However, the mere declaration of a little ignorant girl could not suffice to establish a fact so entirely out of the ordinary course of things. Stronger proofs were necessary than the word of a child.
Besides, what was the nature of this Apparition, even granting its reality? Was it a spirit of light, or an angel from the abyss? Was it not some soul in a state of suffering wandering to and fro and demanding the prayers of others? Or further, such or such a one who had died long ago in the country in the odor of piety, and whose glory was now being made manifest? Faith and superstition–each proposed their hypotheses.
Might it have been the funereal ceremonies of Ash-Wednesday which served to incline a young girl and a lady of Lourdes to one of these solutions? Did the glittering whiteness of the attire of the Apparition suggest to their minds the idea of a shroud and a phantom? We know not.

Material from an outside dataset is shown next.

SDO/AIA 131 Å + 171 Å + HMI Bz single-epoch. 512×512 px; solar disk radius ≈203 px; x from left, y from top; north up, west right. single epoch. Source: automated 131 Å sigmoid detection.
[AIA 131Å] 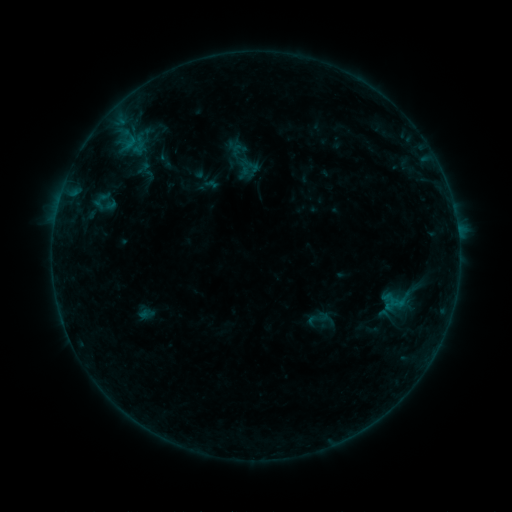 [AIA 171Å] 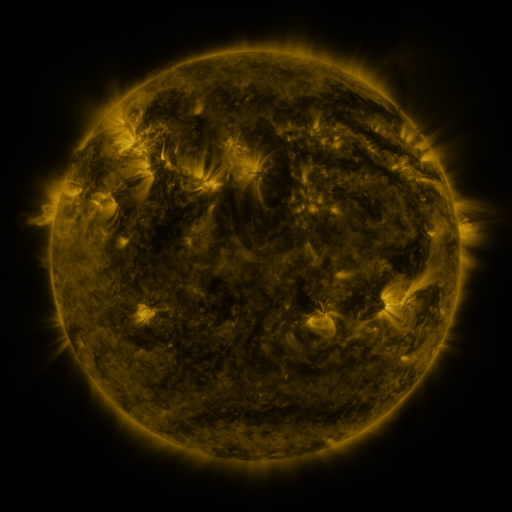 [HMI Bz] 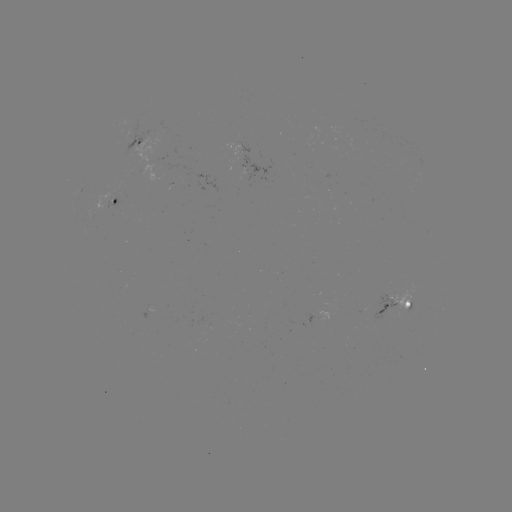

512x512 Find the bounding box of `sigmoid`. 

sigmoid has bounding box [305, 305, 330, 332].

The young girl was called Antoinette Peyret, a member of the Congregation of the Children of Mary; the other was Madame Millet.
“It is doubtless some soul from Purgatory which entreats for Masses,” thought they.
And they went in search of Bernadette.
“Ask this Lady who she is and what she wishes,” said they to her. “Let her explain this to you, or, as you may not be able to understand her well, let her commit it to writing, which would be still better.”
Bernadette, who was strongly urged by some internal impulse to re-visit the Grotto, obtained fresh permission from her parents, and the following morning at about six o’clock, with the break of dawn, after having assisted in the church at the half-past five o'clock Mass, she proceeded in the direction of the Grotto, accompanied by Antoinette Peyret and Madam Millet.